Flags modify the behavior of the pattern matching.

- `re.IGNORECASE` or `re.I`: Ignore case.
- `re.MULTILINE` or `re.M`: Multi-line matching.
- `re.DOTALL` or `re.S`: Allows `.` to match newline characters.
- `re.VERBOSE` or `re.X`: Allow verbose regex, which can be split into multiple lines with comments.

In [13]:
pattern = r'hello'
string = 'Hello world'
match = re.search(pattern, string, re.IGNORECASE)
if match:
    print(match.group())

Hello


## 10. Useful Functions

- `re.match()`: Determine if the regex matches at the start of the string.
- `re.search()`: Scan through a string, looking for any location where the regex matches.
- `re.findall()`: Find all substrings where the regex matches.
- `re.finditer()`: Return an iterator yielding match objects.
- `re.sub()`: Substitute occurrences of the pattern with a replacement string.
- `re.split()`: Split the string by occurrences of the pattern.

In [14]:
# Example: Using re.sub to replace text
pattern = r'apples'
replacement = 'oranges'
string = 'I like apples'
new_string = re.sub(pattern, replacement, string)
print(new_string)

I like oranges


## 11. Examples

In [15]:
### Validating Email Addresses
pattern = r'^[a-zA-Z0-9_.+-]+@[a-zA-Z0-9-]+\.[a-zA-Z0-9-.]+$'
email = 'test.email+regex@gmail.com'
if re.match(pattern, email):
    print('Valid email')
else:
    print('Invalid email')

Valid email


In [16]:
### Extracting Dates from Text
pattern = r'\b\d{2}[/-]\d{2}[/-]\d{4}\b'
text = 'The event is on 12/05/2023 or 13-06-2023.'
dates = re.findall(pattern, text)
print(dates)

['12/05/2023', '13-06-2023']


In [17]:
### Password Strength Validation
pattern = r'^(?=.*[A-Z])(?=.*[a-z])(?=.*\d)(?=.*[\W_]).{8,}$'
password = 'StrongPassw0rd!'
if re.match(pattern, password):
    print('Strong password')
else:
    print('Weak password')

Strong password


In [18]:
### Parsing Log Files
pattern = r'(\d{4}-\d{2}-\d{2} \d{2}:\d{2}:\d{2}),(\w+),(\w+),(.+)'
log = '2023-05-21 10:15:00,INFO,UserLogin,User admin logged in'
match = re.search(pattern, log)
if match:
    timestamp, level, event, message = match.groups()
    print(f'Timestamp: {timestamp}, Level: {level}, Event: {event}, Message: {message}')
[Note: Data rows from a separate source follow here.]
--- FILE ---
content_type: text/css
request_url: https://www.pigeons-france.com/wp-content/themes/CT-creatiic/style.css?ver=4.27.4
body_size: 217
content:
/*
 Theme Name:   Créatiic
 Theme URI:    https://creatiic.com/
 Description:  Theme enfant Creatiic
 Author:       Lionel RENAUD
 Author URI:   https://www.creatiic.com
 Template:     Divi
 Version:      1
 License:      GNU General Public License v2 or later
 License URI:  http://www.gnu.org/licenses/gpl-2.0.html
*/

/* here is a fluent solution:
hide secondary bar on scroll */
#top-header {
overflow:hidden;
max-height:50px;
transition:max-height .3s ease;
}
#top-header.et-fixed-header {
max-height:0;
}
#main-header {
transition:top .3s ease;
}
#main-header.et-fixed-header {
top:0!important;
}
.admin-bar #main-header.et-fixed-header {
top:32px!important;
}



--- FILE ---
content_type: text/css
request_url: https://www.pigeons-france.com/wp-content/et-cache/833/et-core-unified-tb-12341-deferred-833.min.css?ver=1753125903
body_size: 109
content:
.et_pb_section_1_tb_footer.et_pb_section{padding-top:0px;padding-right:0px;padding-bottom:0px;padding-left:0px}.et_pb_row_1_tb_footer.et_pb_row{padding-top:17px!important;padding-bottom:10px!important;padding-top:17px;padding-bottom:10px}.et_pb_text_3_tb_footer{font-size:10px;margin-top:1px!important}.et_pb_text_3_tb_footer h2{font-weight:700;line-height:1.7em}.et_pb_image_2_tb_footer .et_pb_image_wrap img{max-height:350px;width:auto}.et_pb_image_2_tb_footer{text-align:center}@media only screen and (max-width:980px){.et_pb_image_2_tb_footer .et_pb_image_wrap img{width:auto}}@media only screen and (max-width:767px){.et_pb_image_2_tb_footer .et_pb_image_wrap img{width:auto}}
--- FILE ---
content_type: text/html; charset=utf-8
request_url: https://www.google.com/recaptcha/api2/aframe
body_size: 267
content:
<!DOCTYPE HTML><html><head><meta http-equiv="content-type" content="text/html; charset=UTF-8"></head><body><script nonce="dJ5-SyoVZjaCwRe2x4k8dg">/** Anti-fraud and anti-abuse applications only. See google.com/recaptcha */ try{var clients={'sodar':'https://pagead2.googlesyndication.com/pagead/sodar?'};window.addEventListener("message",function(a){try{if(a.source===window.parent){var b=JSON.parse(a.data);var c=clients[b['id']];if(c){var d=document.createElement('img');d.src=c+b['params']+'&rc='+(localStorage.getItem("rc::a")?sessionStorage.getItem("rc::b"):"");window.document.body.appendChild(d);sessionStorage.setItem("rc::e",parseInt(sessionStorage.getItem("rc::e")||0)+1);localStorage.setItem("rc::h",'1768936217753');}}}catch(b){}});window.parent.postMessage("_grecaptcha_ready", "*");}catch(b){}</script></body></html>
Timestamp: 2023-05-21 10:15:00, Level: INFO, Event: UserLogin, Message: User admin logged in


## Conclusion

Regular expressions are a robust tool for text processing in Python. Mastering regex can significantly enhance your ability to manipulate and analyze strings efficiently. Practice with realistic examples to understand the full potential of regex in production environments.